A Zigniaré, chez Blaise Compaoré, les
Tagro sont chez eux
Par exemple, après les accords de Ouagadougou,
le ministre Tagro et le président du Faso se sont fortement
rapprochés. A ce titre, c’est Tagro qui s’occupait de certaines acquisitions de Blaise Compaoré à Abidjan. A l’inverse,les enfants de Tagro passaient leurs vacances à Zigniaré, dans le village du président du Faso. « Il est donc a priori difficile de dire avec exactitude les intérêts qu’il gênait. Mais il est également évident que les relations qu’il avait avec le sergent-chef Ibrahim Coulibaly dit IB, qui chercha pendant longtemps à déstabiliser
le régime de Gbagbo, ne devait pas être de nature à pacifier ses relations avec Soro déjà très tendues en raison de l’ombre qu’il lui faisait».
Alors l’un dans l’autre, D.G. ne s’y trompe pas. Pour lui, c’était dans l’ordre normal des choses qu’on attente à la vie de son frère. D’ailleurs deux ans après la disparition du ministre de l’intérieur,Guillaume Soro ne s’est même pas risqué à un hommage madré de circonstance,à titre posthume par exemple ; ce qui est généralement le fort des hommes
politiques. Aux journalistes sénégalais
qui lui demande ce qui est arrivé au ministre
de l’intérieur de Gbagbo, voilà ce qu’il répond : « Après toute cette violence,oui, les partisans, M. Gbagbo, luimême et tous ceux qui étaient dans sa résidence bunkerisée ont été arrêtés. Sur les 160 qui y étaient, nous avons sorti sains et sauf, je dis bien sains et sauf,157 personnes que nous avons, par un couloir humanitaire, envoyé au Golf (Ndlr: Golfe Hôtel), logé dans nos propres chambres, nous qui étions encerclés au Golfe. Personne n’est mort sauf l’ancien ministre de l’Intérieur qui est décédé suite à une balle perdue.
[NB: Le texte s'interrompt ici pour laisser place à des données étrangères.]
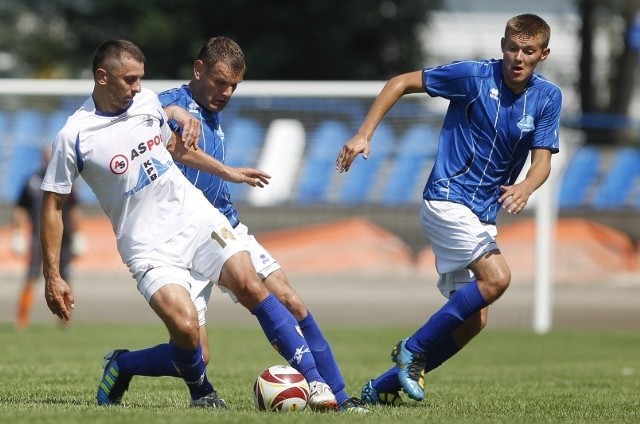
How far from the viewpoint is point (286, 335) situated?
712 centimetres

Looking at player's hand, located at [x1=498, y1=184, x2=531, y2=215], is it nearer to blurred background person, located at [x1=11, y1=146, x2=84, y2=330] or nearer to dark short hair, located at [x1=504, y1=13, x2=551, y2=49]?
dark short hair, located at [x1=504, y1=13, x2=551, y2=49]

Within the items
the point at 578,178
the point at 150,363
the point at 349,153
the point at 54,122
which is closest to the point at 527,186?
the point at 349,153

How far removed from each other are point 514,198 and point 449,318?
867 millimetres

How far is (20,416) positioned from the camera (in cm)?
638

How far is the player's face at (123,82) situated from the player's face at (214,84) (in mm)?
553

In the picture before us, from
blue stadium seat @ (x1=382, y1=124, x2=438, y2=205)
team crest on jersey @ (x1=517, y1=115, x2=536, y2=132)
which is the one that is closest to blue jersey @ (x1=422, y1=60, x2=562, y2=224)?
team crest on jersey @ (x1=517, y1=115, x2=536, y2=132)

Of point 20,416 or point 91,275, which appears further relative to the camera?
point 91,275

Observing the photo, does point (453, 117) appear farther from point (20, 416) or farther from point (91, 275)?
point (91, 275)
Mais celui-là, il n’est pas mort au Golfe, on l’a envoyé à la PISAM, une des cliniques les plus huppées de qualité à
Abidjan, il y est mort.» Pour qui a vu,sur les images encore visibles le net, Désiré Tagro adossé à un mur de la présidence la bouche dévasté et baignant dans le sang, il est évident que Guillaume Soro passe volontairement de nombreux détails sous le silence.Comme cet autre détail fixant le transport de Tagro dans un véhicule 4X4 au Golfe, le QG d’Alassane Dramane Ouattara.
Le président de l’assemblée nationale semble l’avoir oublié. D’ailleurs pour quelqu’un qu’une balle perdue a touché, avouer cette « tournée » à la presse aurait été plutôt curieuse. Pour le reste, on sait au moins de quel amour Guillaume Soro aimait celui que son épouse appelait son grand-frère.